Sunday 4 February 2018

Review: January 2018

Not sure I did much this month but anyway let's go. 2018? Whew. Year-names haven't sounded real since 2012 ended. 

New Year's: Watched Die Hard with Leon and Gráinne and then spent the actual first day of the year lounging about with them. Also was impressed by the Irish show for it with people in laser suits flying around above the Liffey.

Schols: 

The first week of January was the last week pre-Schols so I spent it reading over all my Speciation, Evolution, Biochemistry and Cell Structure notes and cramming Immunometabolism 12 hours a day as was habit at this point. 

Then it was time for the exams. I'm working on a whole post about Schols so I'll have lots more detail about that shortly, but basically the exams went better than I'd expected overall in the stress of the final week of study, in that it turned out I knew sooooooo much information. Unfortunately, my downfall was that this was the first set of Biology essays I'd ever written and so my time management was absolutely disastrous. I wrote about 3 excellent (in my opinion) essays out of 8, and the others were either middling or totally messed up by running out of time.
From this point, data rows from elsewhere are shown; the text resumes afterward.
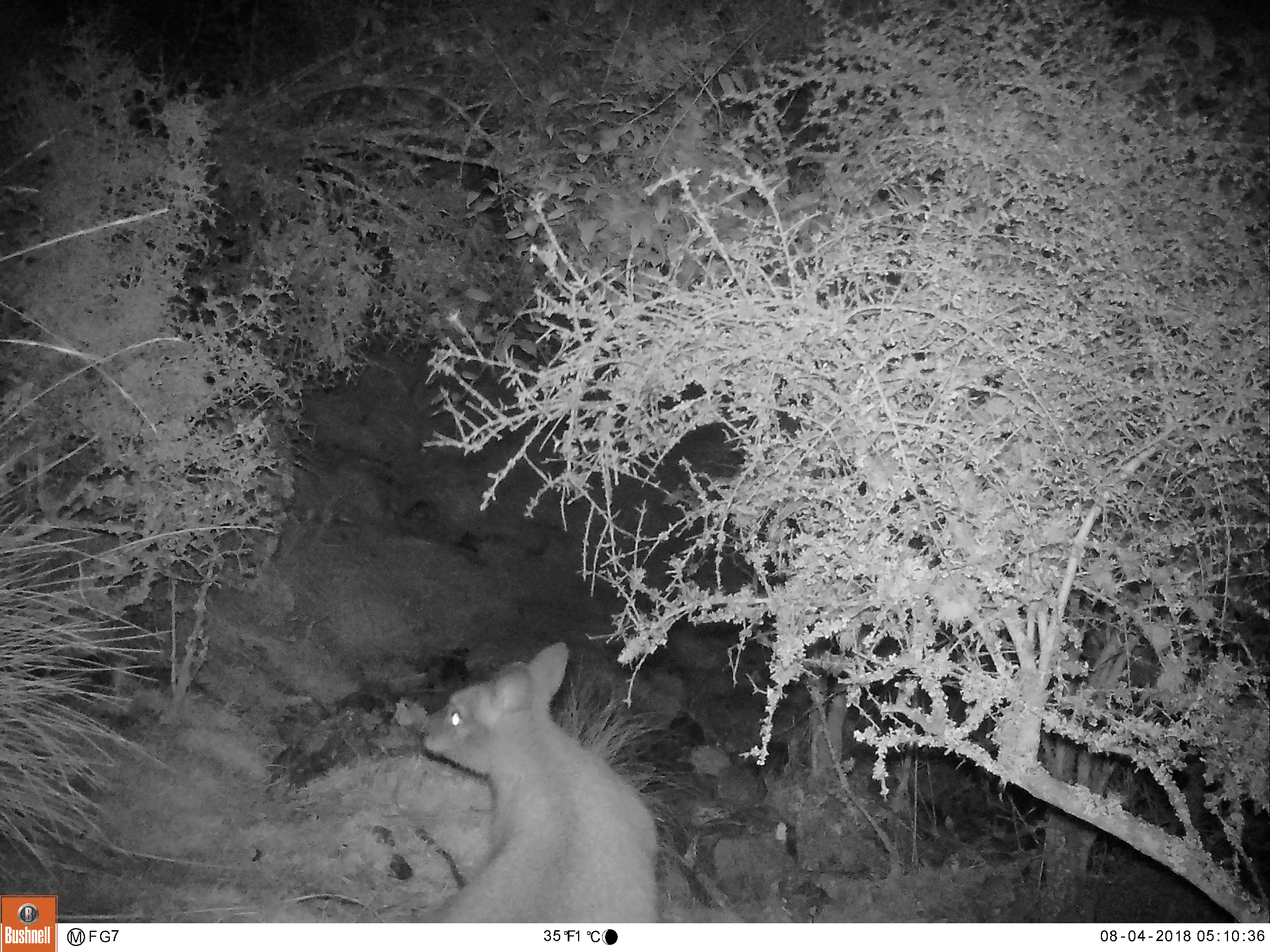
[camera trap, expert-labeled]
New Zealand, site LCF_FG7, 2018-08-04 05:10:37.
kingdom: Animalia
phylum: Chordata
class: Mammalia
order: Diprotodontia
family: Macropodidae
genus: Notamacropus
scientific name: Notamacropus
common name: wallaby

So that'll probably have decked my chances at actually getting the scholarship but it, and the fact that my exam technique visibly improved over the four days (#4 was an issue for other reasons) and my essays got much better, bodes well for my summer exams. And it's nice that I know the material. The annoying thing is that because they're essays I have zero idea of how good they're supposed to be or what they're supposed to be like, so for all I know they could be amazing or trash, but sure we'll see. 

The y-axis on the chart (should be labelled, yes) is in pages. 
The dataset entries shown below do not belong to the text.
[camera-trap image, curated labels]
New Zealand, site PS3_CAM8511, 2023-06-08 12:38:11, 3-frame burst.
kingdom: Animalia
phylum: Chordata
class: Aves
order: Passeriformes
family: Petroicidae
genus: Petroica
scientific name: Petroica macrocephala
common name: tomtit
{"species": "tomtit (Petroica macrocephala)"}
It's so weird that Schols were the second week of January -- when I was thinking about this blog post I didn't originally include them because it feels like they happened forever ago. It's definitely a weird feeling to be finished after studying nonstop for them for six weeks, and to have to be a functional human again. 

College: 

Back to college for Hilary term and into Statistics, Genetics, Microbiology and Behaviour (Ecosystem Biology & Global Change and Infection & Immunity are later in the term). So far I don't like my biology subjects this term as much as I liked Metabolism (Biochemistry) and Evolution, but then I really loved Metabolism once I started studying it properly from the book for Schols. And the modules are pretty interesting. It's definitely a change from last year when I consider a module that's fundamentally interesting but has some boring lectures 'not great', when last year I wasn't interested in pretty much anything we did. Biology is cool yall. 
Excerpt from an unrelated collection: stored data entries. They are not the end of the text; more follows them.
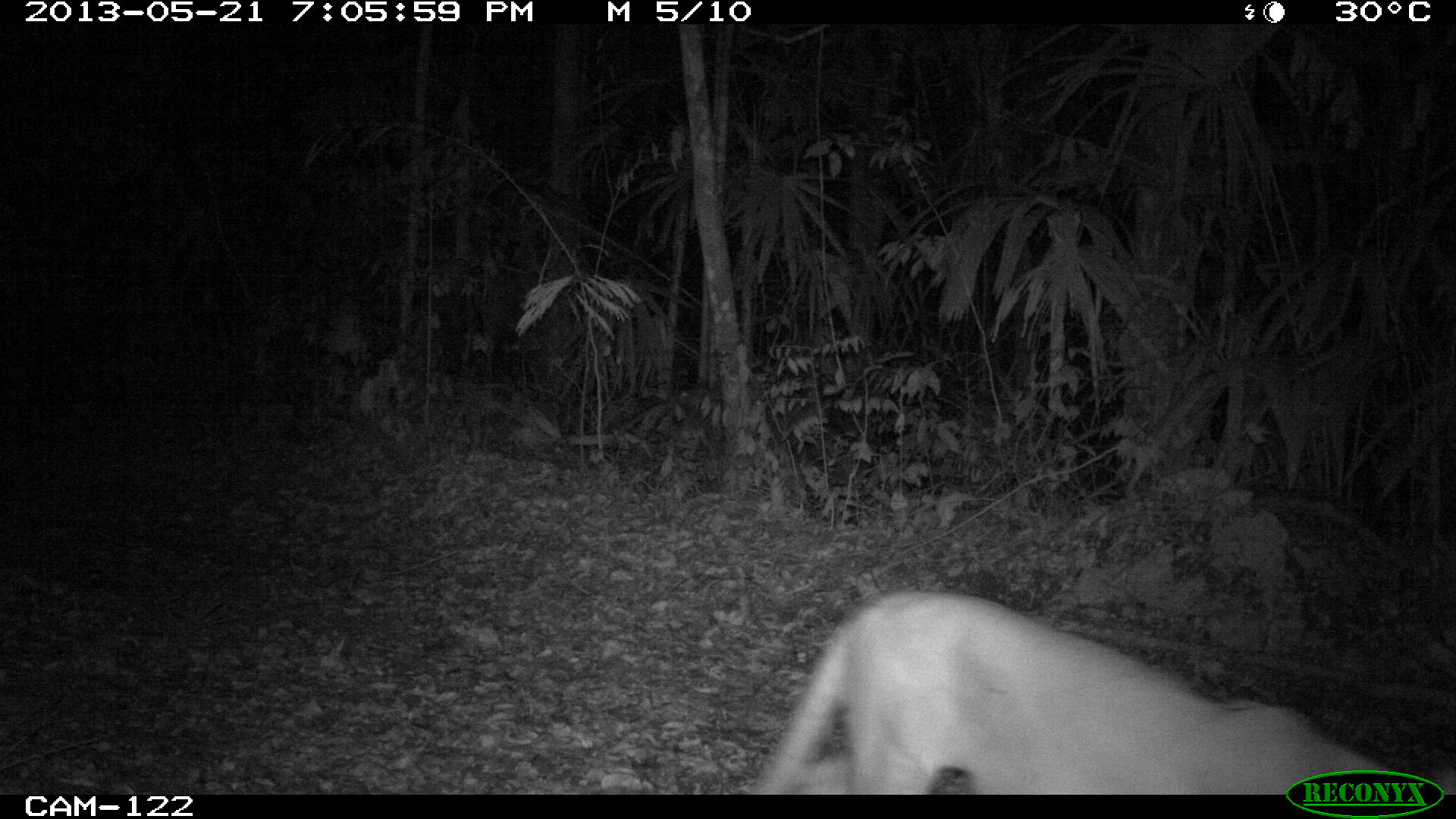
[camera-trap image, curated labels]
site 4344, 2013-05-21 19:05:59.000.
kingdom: Animalia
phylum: Chordata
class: Mammalia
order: Carnivora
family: Felidae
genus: Puma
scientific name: Puma concolor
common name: mountain lion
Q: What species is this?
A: Puma concolor (mountain lion).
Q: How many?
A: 1.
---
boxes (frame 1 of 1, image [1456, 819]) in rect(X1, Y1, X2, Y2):
puma concolor: rect(754, 586, 1398, 793)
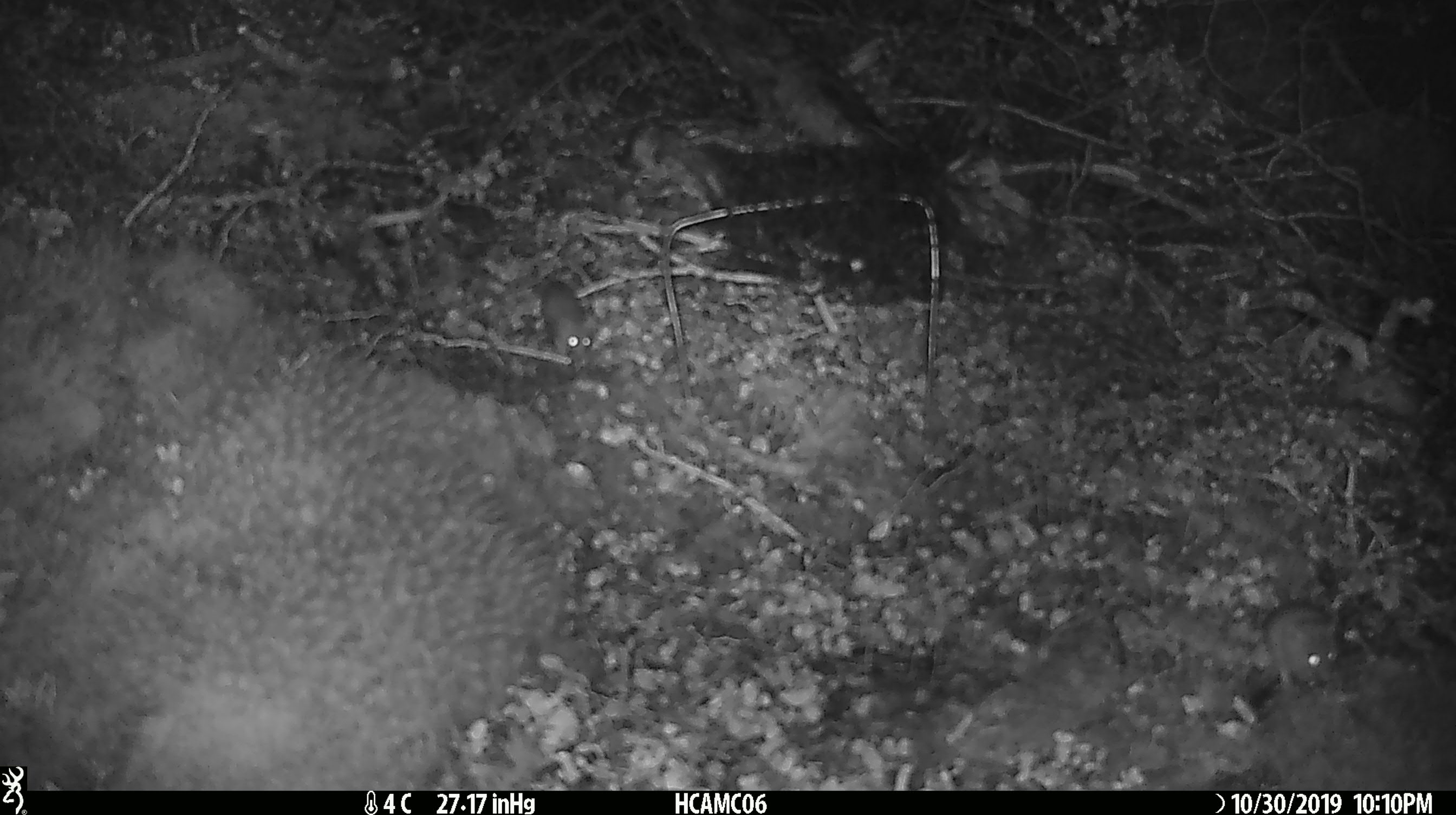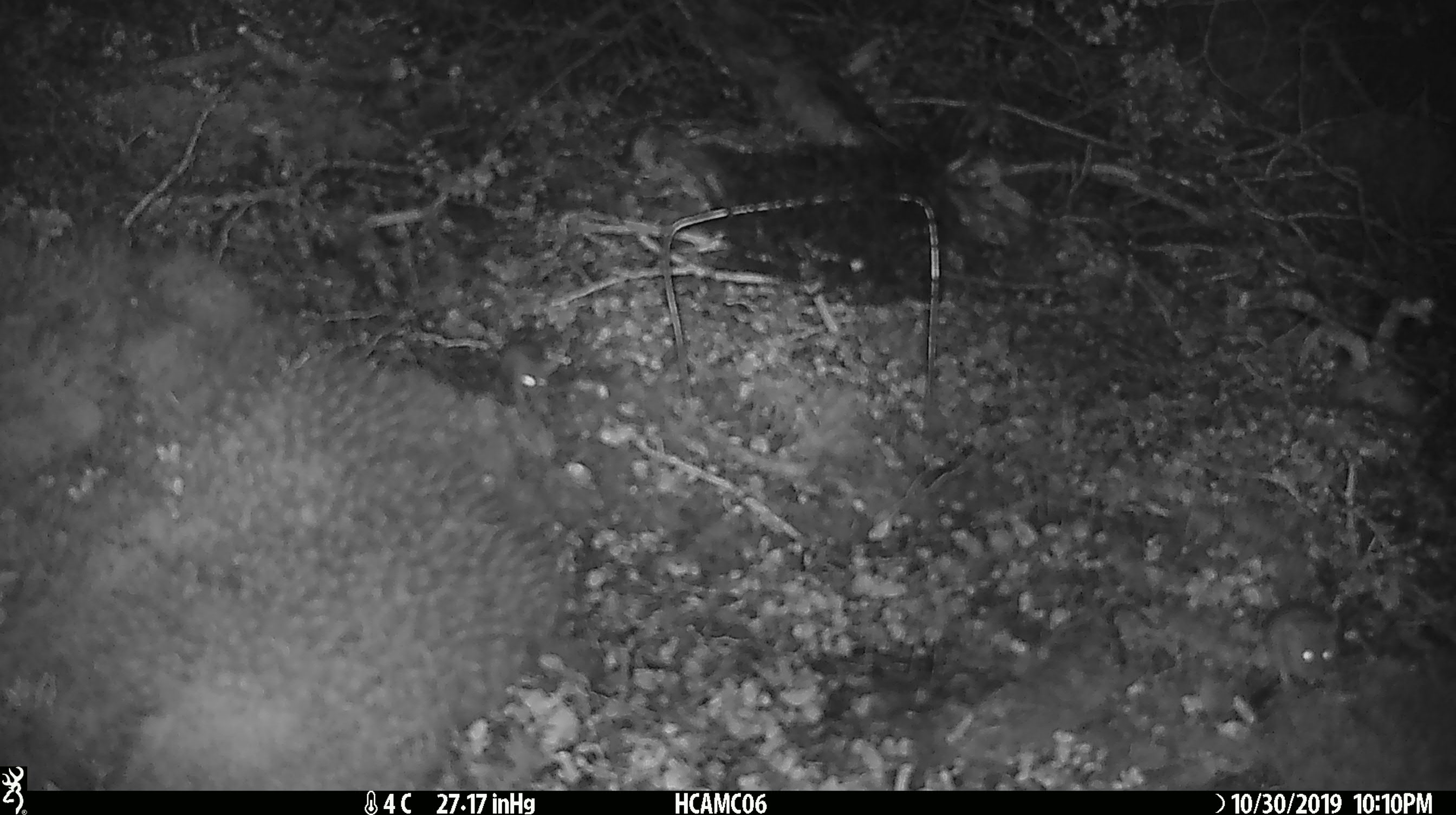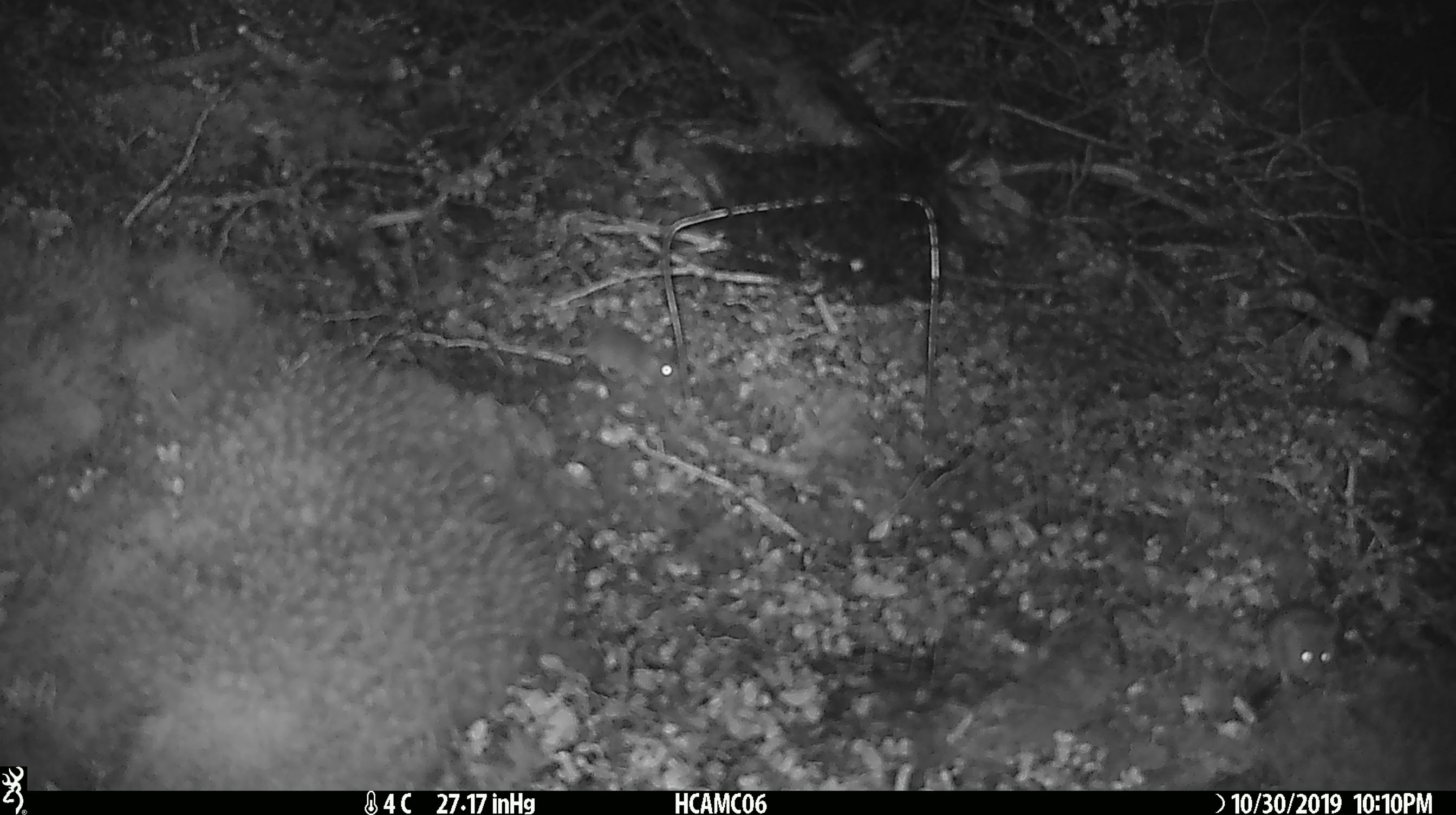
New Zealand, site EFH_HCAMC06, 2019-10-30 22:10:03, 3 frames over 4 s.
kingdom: Animalia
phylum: Chordata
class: Mammalia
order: Rodentia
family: Muridae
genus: Mus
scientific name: Mus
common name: mouse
Mouse (Mus).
Also, our Genetics labs have been cool. Maybe they're collecting our samples for government surveillance with that and our Microbiology labs though -- so far we've sampled and been analysing our DNA, fingerprints, tongue and nose. Suspicious.

Lablinn:

Have been doing a lot of conceptual work on Lablinn and figuring out what our core goals are. Have decided on this: 

We aim to facilitate civic engagement with science and help people lead citizen science projects in their communities to expand the reach of science and help improve the world.

So we've got a lot of exciting work now to bring that to fruition, and have started on some means to achieve it. Watch this space. 

Reading:

In January, I read Endless Forms Most Beautiful: The New Science of EvoDevo by Sean Carroll, The Future of Life by Edward Wilson (both for Schols), and The Gene by Siddhartha Mukherjee. I also started Behave by Robert Sapolsky and What Makes Biology Unique by Ernst Mayr. 

BT Young Scientist:

I went to the Young Scientist and saw some cool projects, including a mentee and a friend I met there years ago who's now Individual Runner-Up, which was super cool. There ended up being a lot of controversy over the winner, it was weird seeing the YS actually release a statement over it, really made it seem like a big deal.